Iraki Peter M. Kibiriti, 34, acting business editor of The Weekly Review, Kenya's oldest news magazine. He took his first journalism job in 1986 as an economic writer for News Publishers Ltd. where his journalistic debut was an investigative piece on Kenya's banking industry. He later wrote for Development Horizons and Industrial Review. On the basis of several articles he wrote on the collapse of communism, he was nominated in 1991 by the German government to represent the Kenya media at a three-week international conference in Bonn. He is a graduate of the University of Nairobi.

Phillip Longman, 40, senior editor of Florida Trend, a monthly business magazine based in St. Petersburg, received the Gerald Loeb Award in 1995 and first place award for magazines from Investigative Reporters & Editors in 1990. A graduate of Oberlin College, his first journalism job was as a senior editor at New Jersey Monthly. The author of two books (Born to Pay: The New Politics of Aging in America in 1987 and The Return of Thrift in 1996), he also worked for one year as legislative assistant for U.S. Representative Kenneth MacKay.
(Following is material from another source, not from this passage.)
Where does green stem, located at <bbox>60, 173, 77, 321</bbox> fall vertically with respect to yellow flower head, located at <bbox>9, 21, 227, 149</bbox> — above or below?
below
John J. Oslund, 43, assistant business editor of the Star Tribune of Minneapolis, joined the newspaper as a copy editor in 1977 and worked as a reporter covering science, energy, the environment, medicine, transportation and international trade. In 1992-93, he led the newspaper's coverage of Northwest Airlines' financial crisis, and in 1994 he assumed his current duties as staff writer responsible for coverage of technology, innovation and management for the business group. He has a B.A. in journalism from the University of Minnesota.

Anne Tergesen, 31, reporter on the business staff of The Record of Hackensack, N.J., took her first reporting job in 1989 covering U.S. and European firms out of Tokyo for The Japan Times, Japan's leading English-language daily newspaper. After returning to New York in 1990, she worked for NHK, Japan's largest television network, reporting off-camera on business and financial news. Before joining The Record in 1993 she worked for a year as a reporter for The Philadelphia Inquirer. She graduated with honors from Princeton University.